Just then, Murad Shtewi, one of the leaders of Kafr Kadum’s relentless struggle against the army’s longtime blockage of the access road to the village, was traveling with his driver from Nablus to Ramallah. Shtewi is also the director general of the Colonization and Wall Resistance Commission, where Assaf worked. Hearing the news, he asked the chauffeur to pull over. He couldn’t believe his ears. Never, he says, had he ever imagined that his excellent legal adviser would die so young.
“They stole his soul too early,” Shtewi says. Only after seeing the video of the attempts to revive Assaf did he grasp that he was truly dead. A report by an Israeli news site stirred outrage here: “Our forces have killed a person in Nablus. The terrorist was critically wounded in disturbances near Joseph’s Tomb and died of his wounds after being evacuated in critical condition.” Their Mohammed, an advocate of nonviolent struggle, was labeled a “terrorist.”

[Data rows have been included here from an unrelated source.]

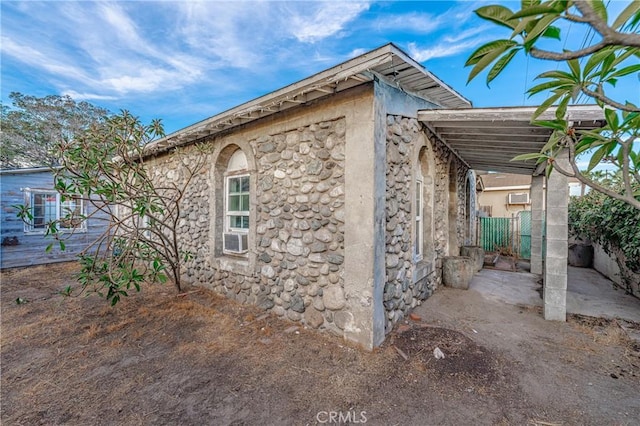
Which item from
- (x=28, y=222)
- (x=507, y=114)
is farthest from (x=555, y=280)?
(x=28, y=222)

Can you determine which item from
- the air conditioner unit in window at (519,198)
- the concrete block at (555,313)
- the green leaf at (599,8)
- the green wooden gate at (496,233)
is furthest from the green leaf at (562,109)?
the air conditioner unit in window at (519,198)

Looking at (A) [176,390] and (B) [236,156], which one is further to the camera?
(B) [236,156]

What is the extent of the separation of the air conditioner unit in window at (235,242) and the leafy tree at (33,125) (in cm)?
1381

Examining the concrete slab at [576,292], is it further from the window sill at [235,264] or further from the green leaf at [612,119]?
the window sill at [235,264]

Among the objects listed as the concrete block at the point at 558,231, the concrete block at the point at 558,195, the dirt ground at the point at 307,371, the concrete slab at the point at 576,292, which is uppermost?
the concrete block at the point at 558,195

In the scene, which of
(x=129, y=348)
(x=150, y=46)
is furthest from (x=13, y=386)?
(x=150, y=46)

How are the parents? Fadi bursts into tears; Firas joins in. “They haven’t yet digested this tragedy. May God help them.” They broke the news gradually. Initially, they told them that Mohammed had suffered minor injuries, then that they were serious, until finally they told them the truth. Yamen, the nephew, relates that on the drive that morning, his uncle’s last journey, which lasted 45 minutes, they sat quietly in the car. They rode in silence.